Darüber hinaus betreuen wir Kinder in deren Familien (0-18Jahren). Die überwiegende Zahl unserer Hilfen ist nicht als klassisch oder standardisiert einzuordnen. Aktuell betreuen wir im Team Dresden insgesamt 72 Familien oder Jugendliche.
Ausblick auf die nächsten Konzerte?
Friese: Hat sich die Aktion gelohnt? Wie haben die Menschen reagiert.
Julia: Wir haben letztlich fast 400€ durch den „Verkauf“ von selbstgebackenen Brezeln eingenommen, was wirklich toll ist. Dabei waren manche Menschen total angetan, jedoch durften wir uns auch viele unschöne Sprüche anhören – besonders unsere Minderjährigen, die nicht so gut erklären konnten, um welchen Träger es sich handelt und wieso wir auf Spenden angewiesen sind. (Zitat eines Mannes zu unserer 16jährigen: „Geh doch Anschaffen, wenn du in den Urlaub willst“). Es war so 50:50. Letztes Jahr haben wir diese Aktion beim Elbufer vor Roland Kaiser gemacht – tendenziell waren die Menschen dort wirklich freundlicher.
Friese: Sehen wir euch auch vor den AC/DC Konzerten?

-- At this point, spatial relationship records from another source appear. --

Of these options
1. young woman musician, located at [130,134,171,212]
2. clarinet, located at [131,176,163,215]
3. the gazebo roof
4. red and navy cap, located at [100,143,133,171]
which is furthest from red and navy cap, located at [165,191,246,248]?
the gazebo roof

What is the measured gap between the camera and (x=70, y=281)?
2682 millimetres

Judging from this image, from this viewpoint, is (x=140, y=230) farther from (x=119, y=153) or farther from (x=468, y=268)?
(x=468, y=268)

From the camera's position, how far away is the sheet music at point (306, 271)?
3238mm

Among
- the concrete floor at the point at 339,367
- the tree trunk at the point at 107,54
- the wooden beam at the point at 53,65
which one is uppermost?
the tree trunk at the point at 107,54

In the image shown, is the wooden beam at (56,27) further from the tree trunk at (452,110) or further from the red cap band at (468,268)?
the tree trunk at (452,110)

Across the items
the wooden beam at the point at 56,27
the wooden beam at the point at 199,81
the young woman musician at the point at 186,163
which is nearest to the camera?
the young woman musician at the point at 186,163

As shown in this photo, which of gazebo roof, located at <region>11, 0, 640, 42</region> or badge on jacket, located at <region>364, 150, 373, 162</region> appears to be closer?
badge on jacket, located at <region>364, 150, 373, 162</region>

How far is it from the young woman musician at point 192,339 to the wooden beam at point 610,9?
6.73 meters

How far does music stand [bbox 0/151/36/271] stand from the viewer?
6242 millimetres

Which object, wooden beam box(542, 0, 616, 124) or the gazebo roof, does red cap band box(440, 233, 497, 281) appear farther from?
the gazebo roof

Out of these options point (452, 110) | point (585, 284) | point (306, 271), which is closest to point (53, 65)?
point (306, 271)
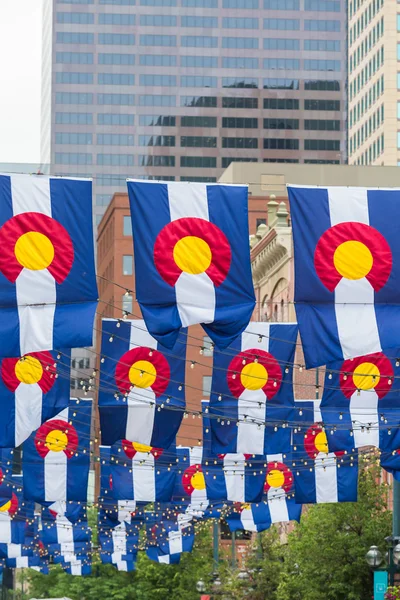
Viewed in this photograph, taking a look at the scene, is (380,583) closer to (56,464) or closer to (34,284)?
(56,464)

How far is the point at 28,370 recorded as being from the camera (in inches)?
1208

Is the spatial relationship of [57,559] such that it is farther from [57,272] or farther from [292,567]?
[57,272]

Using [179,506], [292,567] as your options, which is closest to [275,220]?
[179,506]

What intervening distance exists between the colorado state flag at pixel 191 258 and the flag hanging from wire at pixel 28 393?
6236 millimetres

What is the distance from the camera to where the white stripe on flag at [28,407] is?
2905 cm

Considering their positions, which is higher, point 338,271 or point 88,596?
point 338,271

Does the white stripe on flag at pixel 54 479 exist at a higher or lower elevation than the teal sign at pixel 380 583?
higher

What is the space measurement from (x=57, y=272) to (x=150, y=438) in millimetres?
15057

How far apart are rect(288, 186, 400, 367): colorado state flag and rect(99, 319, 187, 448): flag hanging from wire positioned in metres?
11.0

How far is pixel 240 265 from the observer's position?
23.8 metres

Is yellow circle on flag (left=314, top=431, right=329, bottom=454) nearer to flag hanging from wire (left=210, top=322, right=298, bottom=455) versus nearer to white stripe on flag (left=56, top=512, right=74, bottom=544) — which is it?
flag hanging from wire (left=210, top=322, right=298, bottom=455)

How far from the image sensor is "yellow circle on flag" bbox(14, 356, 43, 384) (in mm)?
30438

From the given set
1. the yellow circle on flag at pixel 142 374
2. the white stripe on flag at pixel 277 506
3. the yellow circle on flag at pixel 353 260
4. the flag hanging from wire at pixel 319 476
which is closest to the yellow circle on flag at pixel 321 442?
the flag hanging from wire at pixel 319 476

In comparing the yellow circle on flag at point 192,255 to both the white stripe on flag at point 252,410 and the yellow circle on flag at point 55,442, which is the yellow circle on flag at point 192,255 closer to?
the white stripe on flag at point 252,410
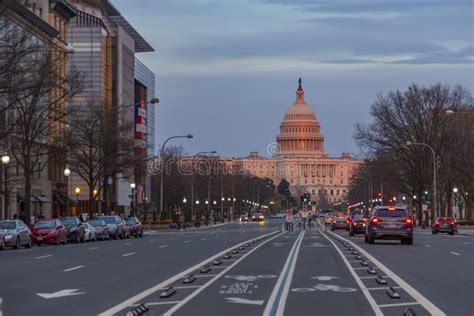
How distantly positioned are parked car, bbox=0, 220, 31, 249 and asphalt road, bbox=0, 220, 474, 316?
1157cm

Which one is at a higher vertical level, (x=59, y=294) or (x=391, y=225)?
(x=391, y=225)

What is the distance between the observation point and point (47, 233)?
53094 mm

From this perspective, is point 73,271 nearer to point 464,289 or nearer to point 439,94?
point 464,289

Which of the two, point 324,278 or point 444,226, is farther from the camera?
point 444,226

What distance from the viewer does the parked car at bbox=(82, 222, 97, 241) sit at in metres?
59.7

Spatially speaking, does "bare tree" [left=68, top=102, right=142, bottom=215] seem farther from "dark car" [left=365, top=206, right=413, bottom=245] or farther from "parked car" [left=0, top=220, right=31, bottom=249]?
"dark car" [left=365, top=206, right=413, bottom=245]

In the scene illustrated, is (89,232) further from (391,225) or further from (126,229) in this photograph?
(391,225)

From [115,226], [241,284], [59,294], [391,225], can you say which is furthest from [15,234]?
[59,294]

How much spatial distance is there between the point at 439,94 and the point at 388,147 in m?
6.73

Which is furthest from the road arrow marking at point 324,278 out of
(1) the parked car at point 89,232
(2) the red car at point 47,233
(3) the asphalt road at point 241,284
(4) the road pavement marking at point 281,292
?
(1) the parked car at point 89,232

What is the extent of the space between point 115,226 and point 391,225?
24263mm

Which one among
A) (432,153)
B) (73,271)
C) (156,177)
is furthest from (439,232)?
(156,177)

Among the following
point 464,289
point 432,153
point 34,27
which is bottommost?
point 464,289

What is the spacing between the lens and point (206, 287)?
2134cm
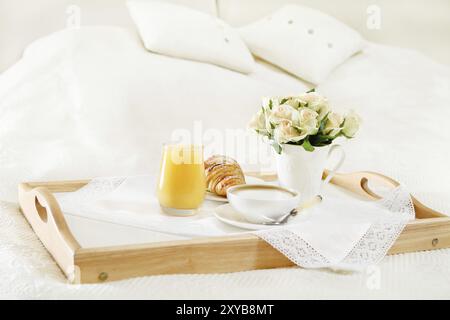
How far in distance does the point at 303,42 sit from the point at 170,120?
858 mm

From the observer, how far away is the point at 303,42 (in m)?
2.43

Juia: Das war tatsächlich eine Überlegung! Leider schaffen wir das zeitlich nicht mehr. Für das Backen der Brezeln haben wir letztes Mal einen ganzen Tag gebraucht. Außerdem können wir nicht schon wieder alle Brezeln der Metro leer kaufen 🙂 Ich hoffe, dass wir uns für unsere nächste Ferienfahrt 2025 über rege Unterstützung freuen können.
Friese: Na dann bleibt mir nur, euch Bestes für Euren Job zu wünschen und natürlich eine schöne Zeit in Altenkirchen.